▸ **Stated problem**: Omit all images. Write out the rest of the material exactly.

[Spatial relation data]

- - -

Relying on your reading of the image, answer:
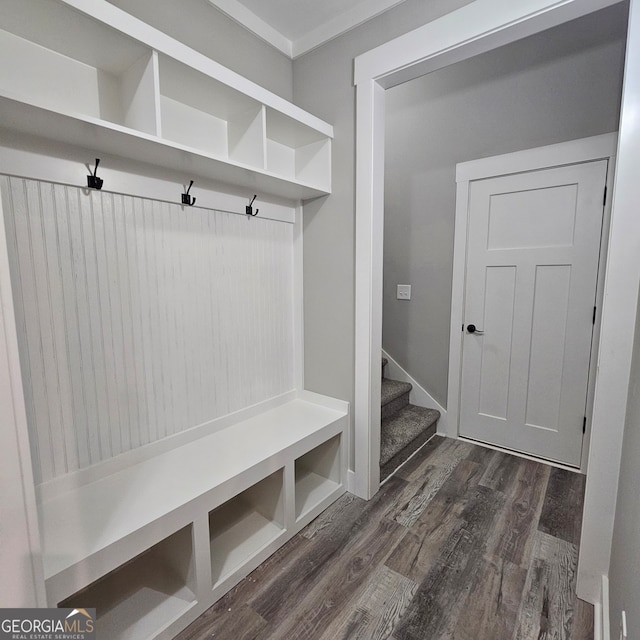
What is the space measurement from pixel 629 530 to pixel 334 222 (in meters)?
1.73

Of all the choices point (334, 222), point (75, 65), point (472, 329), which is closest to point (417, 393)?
point (472, 329)

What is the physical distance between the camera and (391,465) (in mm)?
2320

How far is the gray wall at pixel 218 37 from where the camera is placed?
145cm

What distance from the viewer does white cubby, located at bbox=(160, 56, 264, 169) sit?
4.60ft

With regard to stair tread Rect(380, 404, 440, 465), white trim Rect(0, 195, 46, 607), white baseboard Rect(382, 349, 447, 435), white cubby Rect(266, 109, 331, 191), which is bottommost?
stair tread Rect(380, 404, 440, 465)

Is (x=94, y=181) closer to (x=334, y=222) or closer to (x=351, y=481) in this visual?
(x=334, y=222)

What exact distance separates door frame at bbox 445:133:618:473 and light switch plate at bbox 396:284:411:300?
0.38 m

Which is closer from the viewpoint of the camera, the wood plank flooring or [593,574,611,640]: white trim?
[593,574,611,640]: white trim

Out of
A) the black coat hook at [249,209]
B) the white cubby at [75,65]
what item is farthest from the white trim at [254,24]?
the black coat hook at [249,209]

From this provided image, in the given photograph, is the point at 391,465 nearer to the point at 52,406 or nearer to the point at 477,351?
the point at 477,351

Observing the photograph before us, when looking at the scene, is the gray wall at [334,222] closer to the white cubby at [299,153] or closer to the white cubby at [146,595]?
the white cubby at [299,153]

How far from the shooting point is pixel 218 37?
5.49 ft

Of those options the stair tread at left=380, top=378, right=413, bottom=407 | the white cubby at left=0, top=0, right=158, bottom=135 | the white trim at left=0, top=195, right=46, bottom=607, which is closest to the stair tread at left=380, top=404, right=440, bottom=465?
the stair tread at left=380, top=378, right=413, bottom=407

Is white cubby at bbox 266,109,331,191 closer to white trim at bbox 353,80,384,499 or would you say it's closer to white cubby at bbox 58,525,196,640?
white trim at bbox 353,80,384,499
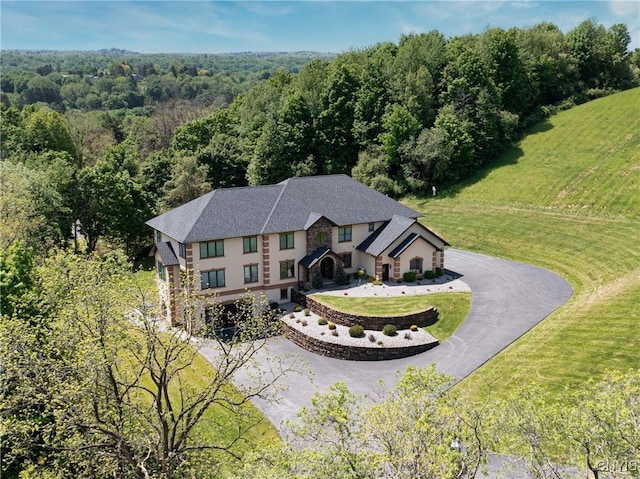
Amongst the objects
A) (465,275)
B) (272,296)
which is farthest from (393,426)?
(465,275)

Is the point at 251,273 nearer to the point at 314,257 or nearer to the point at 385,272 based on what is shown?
the point at 314,257

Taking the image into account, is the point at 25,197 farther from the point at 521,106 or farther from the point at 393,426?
the point at 521,106

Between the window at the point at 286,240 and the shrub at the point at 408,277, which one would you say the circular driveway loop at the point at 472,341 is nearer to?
the shrub at the point at 408,277

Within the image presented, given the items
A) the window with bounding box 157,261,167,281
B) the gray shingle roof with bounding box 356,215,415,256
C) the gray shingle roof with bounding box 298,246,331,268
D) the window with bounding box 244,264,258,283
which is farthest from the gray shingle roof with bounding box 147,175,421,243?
the window with bounding box 244,264,258,283

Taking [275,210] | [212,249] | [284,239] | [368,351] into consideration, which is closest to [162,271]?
[212,249]

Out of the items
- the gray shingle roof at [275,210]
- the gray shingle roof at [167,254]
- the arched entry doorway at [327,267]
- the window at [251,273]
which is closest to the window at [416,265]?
the gray shingle roof at [275,210]
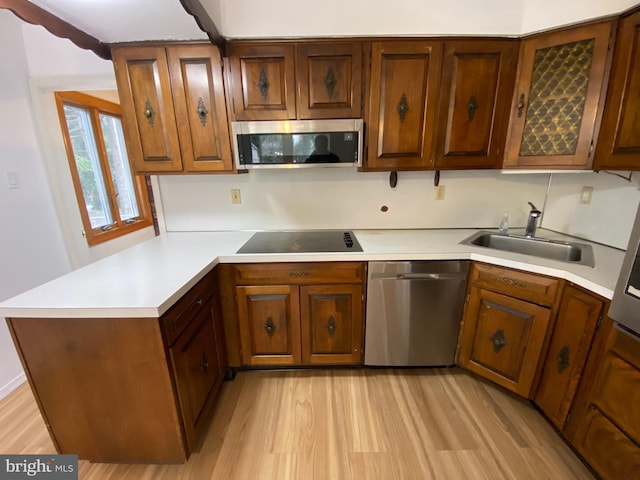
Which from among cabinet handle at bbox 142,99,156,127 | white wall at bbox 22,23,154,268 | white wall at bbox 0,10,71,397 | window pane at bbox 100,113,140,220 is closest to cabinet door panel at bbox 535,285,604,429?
cabinet handle at bbox 142,99,156,127

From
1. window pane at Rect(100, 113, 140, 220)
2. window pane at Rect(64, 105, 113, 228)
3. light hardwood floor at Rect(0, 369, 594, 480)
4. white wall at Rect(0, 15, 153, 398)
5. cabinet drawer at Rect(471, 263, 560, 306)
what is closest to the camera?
light hardwood floor at Rect(0, 369, 594, 480)

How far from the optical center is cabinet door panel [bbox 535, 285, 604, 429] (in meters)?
1.23

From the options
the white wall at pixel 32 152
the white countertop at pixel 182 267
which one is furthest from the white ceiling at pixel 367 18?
the white countertop at pixel 182 267

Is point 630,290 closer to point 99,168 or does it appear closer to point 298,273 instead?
point 298,273

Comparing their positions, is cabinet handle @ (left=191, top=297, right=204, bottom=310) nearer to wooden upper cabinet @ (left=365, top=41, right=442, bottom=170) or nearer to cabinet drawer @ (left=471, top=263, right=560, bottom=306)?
wooden upper cabinet @ (left=365, top=41, right=442, bottom=170)

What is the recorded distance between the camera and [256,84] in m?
1.62

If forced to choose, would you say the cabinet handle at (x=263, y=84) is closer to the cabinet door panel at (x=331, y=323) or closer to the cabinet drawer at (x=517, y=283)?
the cabinet door panel at (x=331, y=323)

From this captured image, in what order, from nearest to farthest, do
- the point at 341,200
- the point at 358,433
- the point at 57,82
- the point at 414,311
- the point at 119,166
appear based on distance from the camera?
the point at 358,433 < the point at 414,311 < the point at 57,82 < the point at 341,200 < the point at 119,166

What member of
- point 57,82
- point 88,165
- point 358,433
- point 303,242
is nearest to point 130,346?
point 303,242

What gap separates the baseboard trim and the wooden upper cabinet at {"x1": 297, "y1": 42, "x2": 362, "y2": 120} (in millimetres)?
2601

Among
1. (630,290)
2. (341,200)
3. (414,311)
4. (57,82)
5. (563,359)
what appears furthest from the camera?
(341,200)

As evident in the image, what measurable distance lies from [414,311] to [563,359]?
0.74 metres

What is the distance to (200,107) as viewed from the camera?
165 centimetres

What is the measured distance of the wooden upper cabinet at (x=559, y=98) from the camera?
4.53 feet
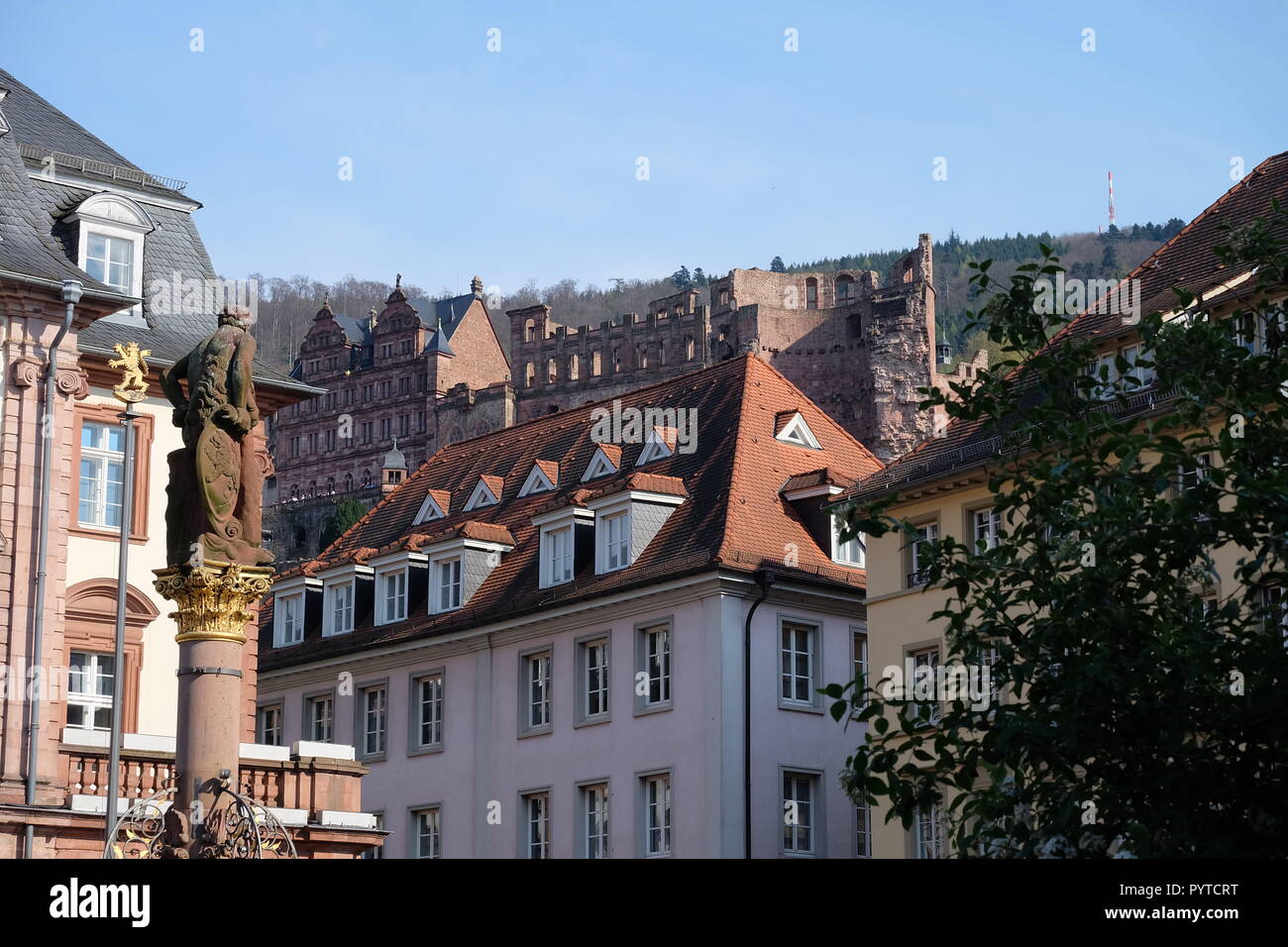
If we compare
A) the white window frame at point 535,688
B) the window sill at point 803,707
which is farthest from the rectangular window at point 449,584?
the window sill at point 803,707

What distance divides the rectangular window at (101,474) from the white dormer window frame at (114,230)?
2289mm

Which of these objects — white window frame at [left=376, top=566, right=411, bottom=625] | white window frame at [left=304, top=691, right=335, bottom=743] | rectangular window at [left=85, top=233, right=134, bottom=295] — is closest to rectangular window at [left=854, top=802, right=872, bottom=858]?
white window frame at [left=376, top=566, right=411, bottom=625]

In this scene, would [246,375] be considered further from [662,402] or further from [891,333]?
[891,333]

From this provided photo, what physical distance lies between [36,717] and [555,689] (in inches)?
637

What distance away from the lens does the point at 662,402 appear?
49406 millimetres

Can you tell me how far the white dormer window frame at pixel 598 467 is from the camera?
47.6 m

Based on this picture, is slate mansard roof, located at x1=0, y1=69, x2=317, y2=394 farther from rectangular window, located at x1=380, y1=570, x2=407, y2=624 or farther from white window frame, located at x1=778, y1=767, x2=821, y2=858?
rectangular window, located at x1=380, y1=570, x2=407, y2=624

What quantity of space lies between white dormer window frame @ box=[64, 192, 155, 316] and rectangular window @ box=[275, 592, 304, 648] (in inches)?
685

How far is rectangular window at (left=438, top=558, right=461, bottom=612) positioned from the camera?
46.9 m

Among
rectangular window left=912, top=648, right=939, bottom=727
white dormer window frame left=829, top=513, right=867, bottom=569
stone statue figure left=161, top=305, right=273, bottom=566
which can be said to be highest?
white dormer window frame left=829, top=513, right=867, bottom=569

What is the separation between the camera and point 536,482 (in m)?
49.3

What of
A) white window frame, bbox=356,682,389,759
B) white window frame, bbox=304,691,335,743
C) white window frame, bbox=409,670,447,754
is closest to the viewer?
white window frame, bbox=409,670,447,754

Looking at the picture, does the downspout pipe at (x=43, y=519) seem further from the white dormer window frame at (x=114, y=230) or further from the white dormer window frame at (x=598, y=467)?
the white dormer window frame at (x=598, y=467)

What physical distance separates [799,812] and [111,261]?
55.0 ft
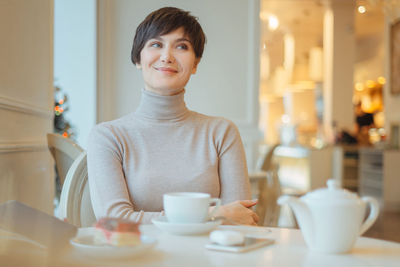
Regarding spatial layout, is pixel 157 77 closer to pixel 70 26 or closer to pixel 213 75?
pixel 213 75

- - -

▸ **Complete answer**:
Relying on your reading of the image, answer:
What is the space measurement from pixel 629 530 to pixel 334 222 (in meters)?
1.73

Of all the choices point (334, 222), point (75, 65), point (472, 329), which is closest to point (417, 393)?
point (472, 329)

What is the physical distance between the camera and (391,465) (in mm)?
2320

How far is the gray wall at pixel 218 37 from where the camera is placed?
145cm

What distance from the viewer does white cubby, located at bbox=(160, 56, 264, 169) sit?
4.60ft

With regard to stair tread Rect(380, 404, 440, 465), white trim Rect(0, 195, 46, 607), white baseboard Rect(382, 349, 447, 435), white cubby Rect(266, 109, 331, 191), which is bottommost?
stair tread Rect(380, 404, 440, 465)

Is (x=94, y=181) closer to (x=334, y=222) or closer to (x=351, y=481) in this visual?
(x=334, y=222)

What exact distance separates door frame at bbox 445:133:618:473 and light switch plate at bbox 396:284:411:300?
0.38 m

Which is closer from the viewpoint of the camera, the wood plank flooring or [593,574,611,640]: white trim?
[593,574,611,640]: white trim

Out of
A) the black coat hook at [249,209]
B) the white cubby at [75,65]
what item is farthest from the white trim at [254,24]?
the black coat hook at [249,209]

From this provided image, in the given photograph, is the point at 391,465 nearer to the point at 52,406 or nearer to the point at 477,351?
the point at 477,351

Observing the photograph before us, when looking at the scene, is the gray wall at [334,222] closer to the white cubby at [299,153] or closer to the white cubby at [146,595]?
the white cubby at [299,153]

How far from the shooting point is pixel 218 37?
5.49 ft

Of those options the stair tread at left=380, top=378, right=413, bottom=407 | the white cubby at left=0, top=0, right=158, bottom=135 | the white trim at left=0, top=195, right=46, bottom=607, which is closest to the stair tread at left=380, top=404, right=440, bottom=465?
the stair tread at left=380, top=378, right=413, bottom=407

Is white cubby at bbox 266,109,331,191 closer to white trim at bbox 353,80,384,499 or would you say it's closer to white cubby at bbox 58,525,196,640?
white trim at bbox 353,80,384,499
Amongst the objects
A) (465,275)
B) (272,296)
which is farthest from (393,426)?
(465,275)

Is the point at 251,273 nearer to the point at 314,257 or nearer to the point at 385,272 based on what is shown?
the point at 314,257

Taking the image into account, is the point at 25,197 farther from the point at 521,106 or farther from the point at 393,426?
the point at 521,106

Between the window at the point at 286,240 and the shrub at the point at 408,277, which one would you say the circular driveway loop at the point at 472,341 is nearer to?
the shrub at the point at 408,277

Within the image presented, given the items
A) the window with bounding box 157,261,167,281
B) the gray shingle roof with bounding box 356,215,415,256
C) the gray shingle roof with bounding box 298,246,331,268
D) the window with bounding box 244,264,258,283
which is farthest from the gray shingle roof with bounding box 147,175,421,243?
the window with bounding box 244,264,258,283

Taking [275,210] | [212,249] | [284,239] | [368,351] into consideration, which is closest to [162,271]?
[212,249]

Out of the items
- the gray shingle roof at [275,210]
- the gray shingle roof at [167,254]
- the arched entry doorway at [327,267]
- the window at [251,273]
which is closest to the window at [416,265]?
the gray shingle roof at [275,210]
Which from among cabinet handle at bbox 142,99,156,127 | white wall at bbox 22,23,154,268 | white wall at bbox 0,10,71,397 | window pane at bbox 100,113,140,220 is closest to cabinet door panel at bbox 535,285,604,429?
cabinet handle at bbox 142,99,156,127

From
1. window pane at Rect(100, 113, 140, 220)
2. window pane at Rect(64, 105, 113, 228)
3. light hardwood floor at Rect(0, 369, 594, 480)
4. white wall at Rect(0, 15, 153, 398)
5. cabinet drawer at Rect(471, 263, 560, 306)
what is closest to the camera?
light hardwood floor at Rect(0, 369, 594, 480)

How far from the optical center is cabinet door panel [bbox 535, 285, 604, 429] (in meters)?
1.23

From the options
the white wall at pixel 32 152
the white countertop at pixel 182 267
which one is furthest from the white ceiling at pixel 367 18?
the white countertop at pixel 182 267

Is point 630,290 closer to point 99,168 or does it appear closer to point 298,273 instead?
point 298,273

Comparing their positions, is cabinet handle @ (left=191, top=297, right=204, bottom=310) nearer to wooden upper cabinet @ (left=365, top=41, right=442, bottom=170) or nearer to cabinet drawer @ (left=471, top=263, right=560, bottom=306)?
wooden upper cabinet @ (left=365, top=41, right=442, bottom=170)

What is the recorded distance between the camera and [256,84] in m?
1.62

If forced to choose, would you say the cabinet handle at (x=263, y=84) is closer to the cabinet door panel at (x=331, y=323) or closer to the cabinet drawer at (x=517, y=283)?
the cabinet door panel at (x=331, y=323)

From this captured image, in what order, from nearest to farthest, do
- the point at 341,200
- the point at 358,433
- the point at 57,82
- the point at 414,311
- the point at 119,166
appear based on distance from the camera?
the point at 358,433 < the point at 414,311 < the point at 57,82 < the point at 341,200 < the point at 119,166

What member of
- point 57,82
- point 88,165
- point 358,433
- point 303,242
is nearest to point 130,346?
point 303,242

What gap separates the baseboard trim and the wooden upper cabinet at {"x1": 297, "y1": 42, "x2": 362, "y2": 120} (in millimetres)?
2601

Among
1. (630,290)
2. (341,200)
3. (414,311)
4. (57,82)
5. (563,359)
what appears furthest from the camera?
(341,200)

As evident in the image, what measurable distance lies from [414,311] to [563,359]?
0.74 metres

What is the distance to (200,107) as viewed from the camera?
165 centimetres

What is the measured distance of the wooden upper cabinet at (x=559, y=98) from the camera?
4.53 feet
If we compare
A) the white window frame at point 535,688
B) the window sill at point 803,707
which is farthest from the rectangular window at point 449,584?
the window sill at point 803,707

What distance divides the rectangular window at (101,474) from the white dormer window frame at (114,230)?
2289mm

Which of these objects — white window frame at [left=376, top=566, right=411, bottom=625] | white window frame at [left=304, top=691, right=335, bottom=743] | rectangular window at [left=85, top=233, right=134, bottom=295] — is closest to rectangular window at [left=854, top=802, right=872, bottom=858]?
white window frame at [left=376, top=566, right=411, bottom=625]

In this scene, would [246,375] be considered further from [662,402] or further from [891,333]?
[891,333]

From this provided photo, what physical distance lies between [36,717] and [555,689] (in inches)?
637

What distance away from the lens does the point at 662,402 appear?
49406 millimetres

Can you tell me how far the white dormer window frame at pixel 598 467 is from the camera?
47.6 m

Based on this picture, is slate mansard roof, located at x1=0, y1=69, x2=317, y2=394 farther from rectangular window, located at x1=380, y1=570, x2=407, y2=624 or farther from white window frame, located at x1=778, y1=767, x2=821, y2=858?
rectangular window, located at x1=380, y1=570, x2=407, y2=624

What quantity of space lies between white dormer window frame @ box=[64, 192, 155, 316] and rectangular window @ box=[275, 592, 304, 648] (in inches)?
685

How far is rectangular window at (left=438, top=558, right=461, bottom=612) positioned from the camera?
46.9 m

Among
rectangular window left=912, top=648, right=939, bottom=727
white dormer window frame left=829, top=513, right=867, bottom=569
stone statue figure left=161, top=305, right=273, bottom=566
which can be said to be highest?
white dormer window frame left=829, top=513, right=867, bottom=569

What is the separation between the camera and point 536,482 (in m)?
49.3

What of
A) white window frame, bbox=356,682,389,759
B) white window frame, bbox=304,691,335,743
C) white window frame, bbox=409,670,447,754
is closest to the viewer?
white window frame, bbox=409,670,447,754

Looking at the picture, does the downspout pipe at (x=43, y=519) seem further from the white dormer window frame at (x=114, y=230) or further from the white dormer window frame at (x=598, y=467)?
the white dormer window frame at (x=598, y=467)

What physical distance separates [799,812] and [111,261]?
55.0 ft
Regarding spatial layout, is pixel 157 77 closer to pixel 70 26 or closer to pixel 213 75?
pixel 213 75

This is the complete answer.